Among the important early Drikung leaders in the Kailash region we find Chenga Sherab Jungne (1187-1241), one of the main students of Kyobpa Jigten Sumgon, who out of modesty had refused to become his master’s successor on the throne of Drikung. From 1219 to 1225 Chenga Sherab Jungne lived with a following of 500 monks at Mount Kailash and founded the monasteries Jakyib (bya skyibs) and Darlung (dar lung).
Gyangdrag Monastery is the oldest and most important Drikung monastery in the region. It was founded by Ghuya Gangpa in the beginning of the 13th century. Because it was located so close to the holy places it was called Gyangdrag (rgyang grags), which means „calling distance“. It still is the main Drikung monastery in that area. Ghuya Gangpa organized the spiritual life of his hermits under the supervision of a retreat master (rdor ‘dzin) and controlled the spread of the Drikungpa in the region for 25 years. Tsang Nyon Heruka (gtsang smyon he ru ka, 1428-1507), the famous “Mad Saint” of Tsang, made several pilgrimages to the Kailash region. During his last visit around the year 1500 he stayed for some time at Gyangdrag as the guest of the Drikung Dorzin.
When Denma Kunga Drakpa became the Dorzin at Gyangdrag Monastery around the middle of the 16th century, the monastery was in an advanced state of decay. He practically had to rebuild the monastery and at the same time sent many of his pupils from Western Tibet to study at Drikung. After an invitation by the king of Ladakh he left the Kailash region and established himself in Ladakh.
In the late 17th century Gyangdrag received some support from the 5th Dalai Lama and from the regent Sangye Gyatso. Although funding from governmental sources seems to have ceased after this period, the series of Dorzin continued without interruption until present.
Since the founding of Gyangdrak Monastery, there have been 33 Vajra Holders. The first was Ghuya Gangpa. In 1984 the Ngakpa Wangthang Dorje (dbang thang rdo rje), a native from the Kailash region was installed as the Dorzin at Gyangdrag. In 2007 he was removed from his post by Chinese authorities, accusing him of having erected a statue of Guru Rinpoche without permission.
Gyangdrag Monastery is situated above Darchen. The monastery was rebuilt in 1986. Not far from is the Serlung Retreat Center, which was founded by Dordzin Konchok Gyudzin, a disciple of the 2nd Chetsang Thrinle Sangpo (1656-1718). Thrinle Sangpo had instructed his disciple to establish this monastery on the eastern shore of Lake Manasarovar. After its founding, Serlung Monastery was headed by successive rebirths of the Serlung Tulku. It was destroyed after the Chinese invasion, but has been rebuilt in 1981 by Khenpo Konchog Chopel Rinpoche, who lives there today with a group of monks.

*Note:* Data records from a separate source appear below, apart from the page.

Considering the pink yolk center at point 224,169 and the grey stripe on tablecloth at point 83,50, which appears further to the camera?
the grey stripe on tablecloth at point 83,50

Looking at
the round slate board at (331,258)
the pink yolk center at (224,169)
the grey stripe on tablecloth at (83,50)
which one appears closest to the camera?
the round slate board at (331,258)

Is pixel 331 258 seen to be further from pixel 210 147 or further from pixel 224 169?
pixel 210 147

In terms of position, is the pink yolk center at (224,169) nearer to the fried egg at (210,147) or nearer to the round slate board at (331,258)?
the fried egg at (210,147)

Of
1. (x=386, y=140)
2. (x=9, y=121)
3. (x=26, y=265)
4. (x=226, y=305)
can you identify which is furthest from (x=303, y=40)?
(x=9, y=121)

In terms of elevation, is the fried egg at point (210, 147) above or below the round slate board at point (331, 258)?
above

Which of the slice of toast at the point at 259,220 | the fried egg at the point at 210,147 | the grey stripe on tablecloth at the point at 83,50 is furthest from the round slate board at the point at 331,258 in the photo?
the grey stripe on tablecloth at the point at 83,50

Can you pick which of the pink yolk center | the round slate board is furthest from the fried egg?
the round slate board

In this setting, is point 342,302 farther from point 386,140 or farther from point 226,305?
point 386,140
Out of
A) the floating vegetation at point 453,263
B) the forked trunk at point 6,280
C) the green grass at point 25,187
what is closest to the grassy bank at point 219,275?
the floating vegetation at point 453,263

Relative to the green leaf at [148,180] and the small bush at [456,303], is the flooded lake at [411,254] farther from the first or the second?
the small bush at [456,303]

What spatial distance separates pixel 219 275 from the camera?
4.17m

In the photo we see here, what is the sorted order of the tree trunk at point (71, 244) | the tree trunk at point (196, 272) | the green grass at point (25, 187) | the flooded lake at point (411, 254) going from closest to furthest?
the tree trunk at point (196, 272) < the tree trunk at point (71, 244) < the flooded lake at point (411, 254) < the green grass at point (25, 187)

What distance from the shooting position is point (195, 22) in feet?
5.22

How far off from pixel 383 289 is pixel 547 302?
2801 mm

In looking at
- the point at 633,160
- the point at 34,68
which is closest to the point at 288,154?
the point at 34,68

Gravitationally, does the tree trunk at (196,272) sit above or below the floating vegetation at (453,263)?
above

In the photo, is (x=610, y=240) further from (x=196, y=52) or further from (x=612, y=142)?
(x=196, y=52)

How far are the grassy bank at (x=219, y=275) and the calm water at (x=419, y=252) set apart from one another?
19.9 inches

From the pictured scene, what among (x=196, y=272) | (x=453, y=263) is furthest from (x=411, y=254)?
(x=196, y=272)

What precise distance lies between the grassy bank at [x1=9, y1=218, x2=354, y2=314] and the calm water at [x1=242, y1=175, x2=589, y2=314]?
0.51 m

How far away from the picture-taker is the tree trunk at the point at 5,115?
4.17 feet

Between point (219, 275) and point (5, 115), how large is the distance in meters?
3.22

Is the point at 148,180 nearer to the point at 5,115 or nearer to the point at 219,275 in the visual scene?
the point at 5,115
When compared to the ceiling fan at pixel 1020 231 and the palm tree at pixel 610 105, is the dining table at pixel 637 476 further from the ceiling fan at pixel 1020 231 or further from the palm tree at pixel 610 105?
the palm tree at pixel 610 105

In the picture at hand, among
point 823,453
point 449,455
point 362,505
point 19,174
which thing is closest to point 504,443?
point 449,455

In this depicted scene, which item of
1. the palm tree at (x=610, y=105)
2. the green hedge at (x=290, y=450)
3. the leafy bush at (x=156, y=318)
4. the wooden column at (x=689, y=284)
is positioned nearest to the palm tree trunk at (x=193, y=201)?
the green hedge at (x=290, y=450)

Nyo Lhanangpa (gnyos lha nang pa, 1164-1224), another ripa and important pupil of Jigten Sumgon sent out to Mount Kailash, founded a hermitage in a place called Lhanang (lha nang) from which he took his name. On the eastern side of the mountain in the area where Milarepa fought his famous contest of miracles against Naro Bonchung he established the shrine of Dzutrul Phuk (rdzu ‘phrul phug), “The cave of magical powers”. This cave was the result of the magical powers used by Milarepa and Naro Bonchung to build a shelter in the rock as it was raining very heavily. The current monastery was rebuilt in 1985. There are foot and hand prints on the ceiling of the building and footprints on the roof. The current monastery was rebuilt in 1985. Among the main effigies of the monastery are statues of Shakyamuni Buddha, Guru Rinpoche and Jigten Sumgon. A small group of monks is responsible for the monastery.